The company reported in October that revenues had increased to $165.1 million for the three-month period ended Sept. 30, 2010, compared to $152.1 million for the same period in 2009. This is in the wake of a 15 percent reduction, about 400 workers, of its staff in 2009.
The company also closed its original headquarters in Tewksbury, MA, in June, due to its lease expiring, and relocated to a new site in Burlington, MA, which now houses a mix of audio/video engineers and software quality assurance staff. Avid continues to maintain its existing satellite offices in other parts of the world.
“We looked at what made the most sense operationally for the company and wanted to create an environment for our employees to feel innovative, collaborative and closer to the customer experience,” Greenfield said. “To enhance communication and interconnectivity between employees, we grouped teams into workplace neighborhoods.”
The new Avid offices include four video projectors displaying Avid customer and promotional videos on large glass panels in the lobby and a customer briefing center that has been outfitted with a high-tech video display that uses four rear-screen projectors to give a single 11ft by 6ft video image.

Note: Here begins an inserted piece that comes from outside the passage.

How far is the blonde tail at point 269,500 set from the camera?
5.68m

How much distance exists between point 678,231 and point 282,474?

There are also several areas that can be used for both internal and external training.
In addition to getting its house in order, Greenfield said Avid is focused on “looking more closely at story-centric workflows and how we can build more collaborative solutions that enable our customers to be more productive.”
One example is the Avid Integrated Media Enterprise, which is designed to help broadcasters manage their assets while providing them with a platform to be more agile in responding to new opportunities.
“This helps them get a clearer picture of how to monetize their assets and create deeper collaboration across every aspect of their business,” Greenfield said.
The management team that includes Greenfield, Kirk Arnold, executive vice president and COO, and Chris Gahagan, senior vice president of products, seems to have its hands full. When the new team was brought in, there was speculation that the purpose was to clean up the company in preparation of a sale of its assets to some other company. That prospect seems less likely today, but one never knows for sure.